Being born by Caesarean section more than doubles the risk of a young child developing asthma, doctors in the North have found.
Dr Calum McLeod, consultant paediatrician at the Antrim Hospital, Antrim, said he and his colleagues had been struck by the apparent link between the doubling of Caesarean births in Northern Ireland over the past 20 years and a doubling in the incidence of asthma.
"The incidence of asthma is considerably higher in the developed world, the same part of the world where Caesarean section rates are highest," he said.
Doctors at Antrim Hospital identified all full-term babies born there by Caesarean in 1996.
"In all, 330 babies were identified and were matched with the same number of full-term babies born by normal vaginal delivery at the hospital during the same period," Dr McLeod told the European Respiratory Conference in Glasgow yesterday.
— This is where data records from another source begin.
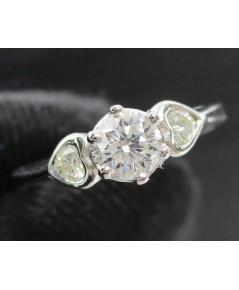 แหวน เพชรเดี่ยวชู 0.23 กะรัต ฝังเพชรข้าง 2 เม็ด 0.06 กะรัต ทอง90 งานสวย น่ารักมาก นน. 2.00 g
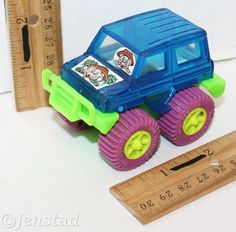 "CHUCK E CHEESE'S MOUSE 3"" MONSTER 4X4 TOY CAR TRUCK VEHICLE ROLL REV & GO 1:43 #WayFormed #4x4monstervehicle"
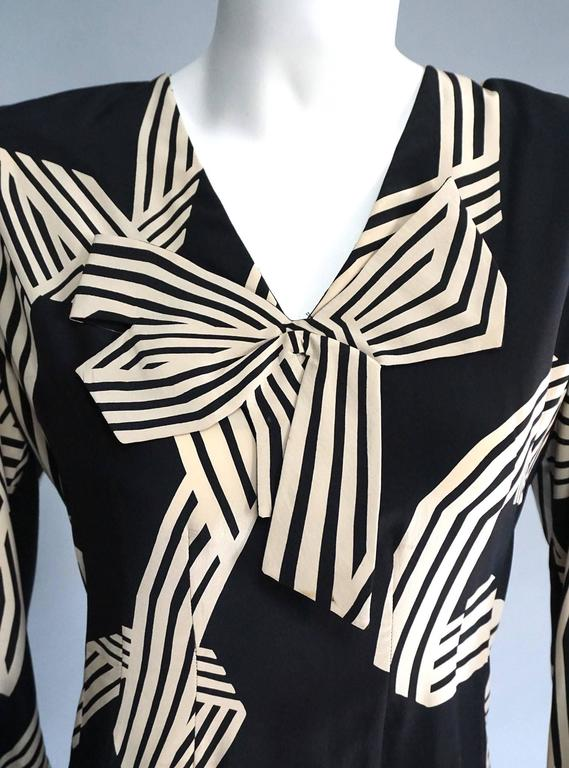 PAULINE TRIGERE Creme & Black Print Cocktail Dress with Bow Detail In Excellent Condition For Sale In New York, NY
The babies were followed up for a seven-year period and hospital records were examined to see whether any of the 660 babies were admitted to the hospital for a range of breathing problems.
The authors found that being born by Caesarean section more than doubled the risk of being admitted to hospital with asthma.
"Our results are highly significant and there is a need for a further exploration of this link," the conference heard.
In separate research, doctors in Aberdeen looked at whether taking vitamin E during pregnancy reduced a child's risk of asthma and allergic disease.
In a study of 2,000 women, Dr Sheelagh Martindale and her colleagues at the University of Aberdeen found a link between high maternal vitamin E intake and reduced wheezing in children during their second year of life.
Children of mothers with a history of allergy who had a high intake of vitamin E were 60 per cent less likely to have eczema compared with children whose mothers had a diet low in vitamin E.